Beginilah jadinya Terminal 3 Bandar Udara Soekarno-Hatta yang belum siap tapi dipaksa beroperasi. Kekacauan langsung muncul begitu terminal itu dibuka pada Selasa, 9 Agustus. Sudah telanjur, PT Angkasa Pura II (Persero) harus melanjutkannya dan memastikan pengoperasian terminal bertaraf internasional itu tak amburadul.
Kekacauan dua hari itu terjadi di hampir semua lini. Jadwal penerbangan tak menentu, penumpang terpaksa lesehan di ruang tunggu karena minimnya kursi, dan tempat parkir pun semrawut. Rambu-rambu di jalan menuju terminal dan petunjuk arah untuk penumpang bukan memudahkan, melainkan malah membingungkan.
Secara fisik, Terminal 3 berbiaya Rp 7,3 triliun ini sepintas sudah siap digunakan. Memang masih ada beberapa pekerjaan konstruksi yang dikebut. Namun pengoperasian sistem langsung terlihat kedodoran. Misalnya pengaturan pergerakan pesawat, yang sistemnya mendadak error ketika ada gangguan listrik.
Buntut byar-pet listrik sekitar pukul 19.00-20.30 pada hari pertama, jaringan teknologi informasi bandara yang terhubung ke sistem layanan Garuda Indonesia down. Sedikitnya 38 jadwal penerbangan terlambat rata-rata satu jam. Bahkan bongkar-muat bagasi penumpang, yang semestinya berjalan otomatis, terpaksa dilakukan secara manual.
Setelah ditelusuri, ternyata belum semua sistem layanan di Terminal 3 dipasangi perangkat daya cadangan atau UPS (uninterruptible power supply). Ini fatal. Komponen yang tergolong sederhana seperti ini saja terkesan dikesampingkan, bagaimana dengan perangkat yang canggih?

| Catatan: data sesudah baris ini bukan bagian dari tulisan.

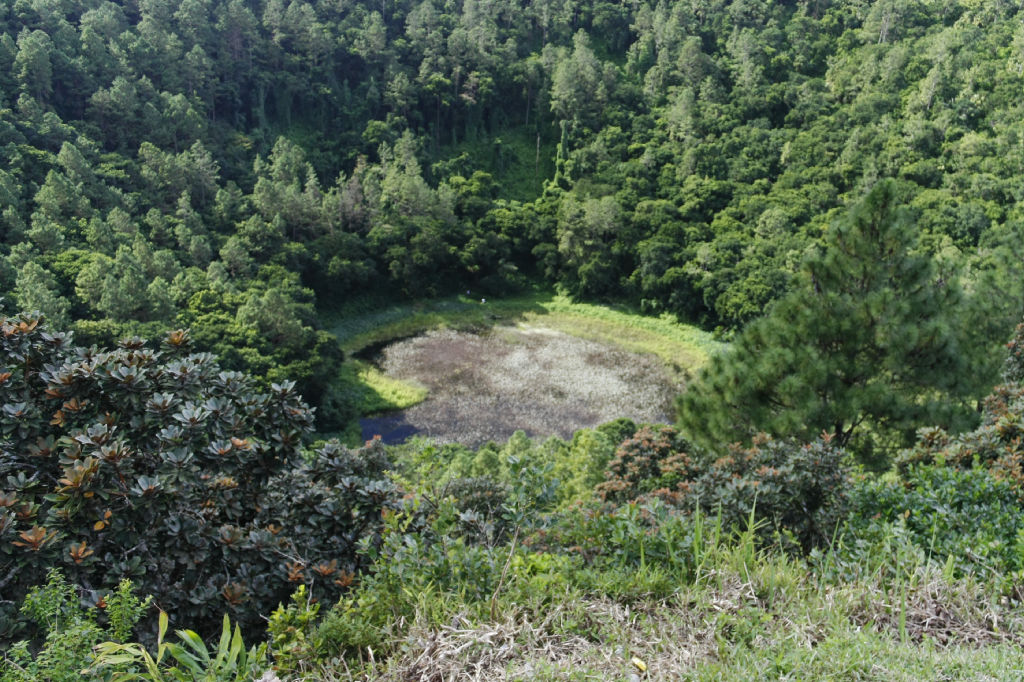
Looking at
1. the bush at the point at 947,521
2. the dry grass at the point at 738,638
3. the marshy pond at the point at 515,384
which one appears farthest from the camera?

Di terminal ini terpasang sistem pengamanan yang mampu menangkap obyek dalam cuaca ekstrem: angin, hujan, dan gelap. Teknologi CCTV (kamera pemantau) sanggup merekam seluruh area terminal, termasuk di area apron pesawat. Belum lagi daya jangkau kamera yang bisa mendeteksi obyek pada jarak lebih dari 500 meter dan berputar 360 derajat. Sarana itu tidak ada di Terminal 1 dan Terminal 2.
Alat canggih dan modern ini bakal tak berfungsi maksimal bila pengoperasiannya tidak profesional. Semestinya, sebelum menerbitkan izin pengoperasian Terminal 3, Menteri Perhubungan mempertimbangkan lebih dulu kesanggupan operator bandara mengoperasikan teknologi tersebut. Bukan buru-buru menggunakan terminal itu.
Menteri Perhubungan terdahulu, Ignasius Jonan, menunda target pengoperasian terminal pada 20 Juni 2016, walaupun jadwal itu permintaan Presiden Joko Widodo. Mungkin karena menolak perintah Presiden, Jonan terkena reshuffle. Yang jelas, alasan Jonan saat itu masuk di akal. Faktanya, banyak pekerjaan yang belum kelar di Terminal 3.
Pengelola bandara, PT Angkasa Pura II, harus menjamin semua sarana terminal beroperasi normal dan ideal. Jika tidak, Bandara Soekarno-Hatta yang diproyeksikan melayani 62 juta penumpang per tahun itu akan semakin jauh dari nyaman. Mumpung masih lengang, belang-bonteng pelayanan Terminal 3 cepatlah diatasi.